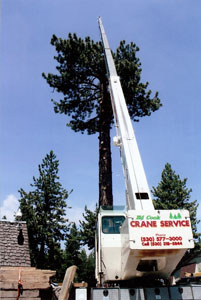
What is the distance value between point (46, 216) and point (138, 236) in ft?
68.9

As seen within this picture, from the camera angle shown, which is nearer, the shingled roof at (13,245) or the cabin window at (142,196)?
the cabin window at (142,196)

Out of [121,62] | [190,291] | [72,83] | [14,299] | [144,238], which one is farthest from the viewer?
[72,83]

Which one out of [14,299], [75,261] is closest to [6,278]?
[14,299]

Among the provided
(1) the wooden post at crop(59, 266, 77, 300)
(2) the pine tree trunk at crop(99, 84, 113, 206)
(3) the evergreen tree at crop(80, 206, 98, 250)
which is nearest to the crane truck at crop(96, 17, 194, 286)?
(1) the wooden post at crop(59, 266, 77, 300)

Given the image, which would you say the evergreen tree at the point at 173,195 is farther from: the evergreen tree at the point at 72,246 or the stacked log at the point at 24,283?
the stacked log at the point at 24,283

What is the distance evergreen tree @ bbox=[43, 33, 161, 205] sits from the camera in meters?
14.4

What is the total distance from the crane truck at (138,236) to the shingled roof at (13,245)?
6273 mm

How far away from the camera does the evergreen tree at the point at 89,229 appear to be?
2250 centimetres

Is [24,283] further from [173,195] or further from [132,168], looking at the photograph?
[173,195]

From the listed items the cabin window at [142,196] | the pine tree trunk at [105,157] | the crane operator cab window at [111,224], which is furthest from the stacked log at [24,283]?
the pine tree trunk at [105,157]

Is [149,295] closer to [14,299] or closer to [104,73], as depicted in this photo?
[14,299]

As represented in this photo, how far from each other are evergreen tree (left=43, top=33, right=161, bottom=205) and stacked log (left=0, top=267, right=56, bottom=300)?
7.63 meters

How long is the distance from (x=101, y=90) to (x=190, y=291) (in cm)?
1179

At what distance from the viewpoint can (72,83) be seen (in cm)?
1522
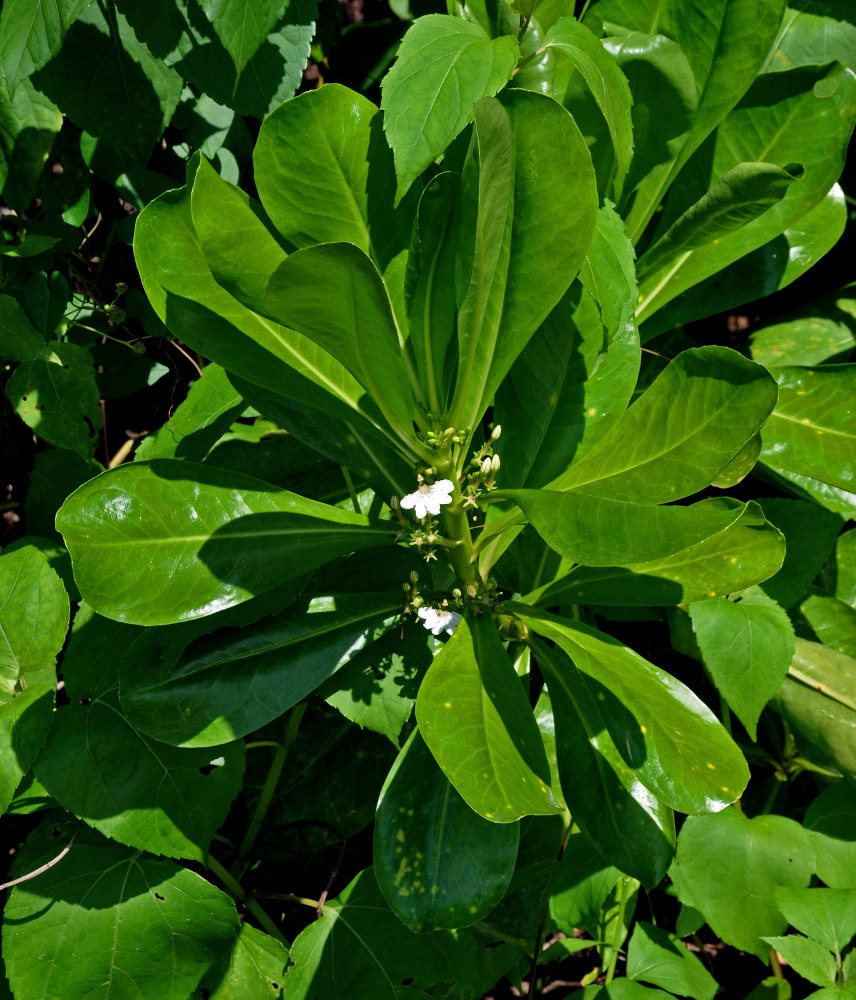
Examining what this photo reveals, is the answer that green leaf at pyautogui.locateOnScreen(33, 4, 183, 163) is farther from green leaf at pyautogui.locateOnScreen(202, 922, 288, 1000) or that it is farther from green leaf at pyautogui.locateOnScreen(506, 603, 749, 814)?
green leaf at pyautogui.locateOnScreen(202, 922, 288, 1000)

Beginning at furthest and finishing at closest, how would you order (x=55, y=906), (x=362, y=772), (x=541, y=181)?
(x=362, y=772) → (x=55, y=906) → (x=541, y=181)

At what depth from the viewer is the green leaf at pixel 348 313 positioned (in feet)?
3.29

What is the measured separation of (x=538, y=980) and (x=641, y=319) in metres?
1.53

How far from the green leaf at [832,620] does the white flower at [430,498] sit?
3.30 ft

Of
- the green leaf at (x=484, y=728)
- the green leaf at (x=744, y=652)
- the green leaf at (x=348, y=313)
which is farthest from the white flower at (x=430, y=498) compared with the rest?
the green leaf at (x=744, y=652)

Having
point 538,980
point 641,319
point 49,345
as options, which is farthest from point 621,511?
point 538,980

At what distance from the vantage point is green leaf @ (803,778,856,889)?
1.76 metres

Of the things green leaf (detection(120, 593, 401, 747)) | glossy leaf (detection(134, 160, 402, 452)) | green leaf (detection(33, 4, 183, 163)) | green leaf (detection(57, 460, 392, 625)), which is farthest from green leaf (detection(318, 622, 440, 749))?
green leaf (detection(33, 4, 183, 163))

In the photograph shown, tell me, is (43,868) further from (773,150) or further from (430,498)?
(773,150)

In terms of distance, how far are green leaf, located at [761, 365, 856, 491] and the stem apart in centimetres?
104

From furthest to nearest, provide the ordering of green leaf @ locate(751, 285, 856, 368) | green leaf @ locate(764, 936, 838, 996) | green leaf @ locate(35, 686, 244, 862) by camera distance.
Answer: green leaf @ locate(751, 285, 856, 368) → green leaf @ locate(764, 936, 838, 996) → green leaf @ locate(35, 686, 244, 862)

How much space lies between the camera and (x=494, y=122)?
103cm

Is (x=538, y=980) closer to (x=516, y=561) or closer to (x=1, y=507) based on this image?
(x=516, y=561)

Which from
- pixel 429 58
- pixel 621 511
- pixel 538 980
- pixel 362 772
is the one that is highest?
pixel 429 58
....
Copy out, word for word, the lines from the one containing "How far away" to the one containing "7.63 meters", with both of those included.

How far away from the camera does the evergreen tree at the point at 89,229 appear to be?
2250 centimetres

Is [24,283] further from [173,195] or further from [132,168], looking at the photograph?
[173,195]

From the listed items the cabin window at [142,196] | the pine tree trunk at [105,157] | the crane operator cab window at [111,224], which is furthest from the stacked log at [24,283]?
the pine tree trunk at [105,157]

Is [149,295] closer to [14,299] or closer to [104,73], as depicted in this photo?
[14,299]

As represented in this photo, how far from each other are evergreen tree (left=43, top=33, right=161, bottom=205) and stacked log (left=0, top=267, right=56, bottom=300)?
7.63 meters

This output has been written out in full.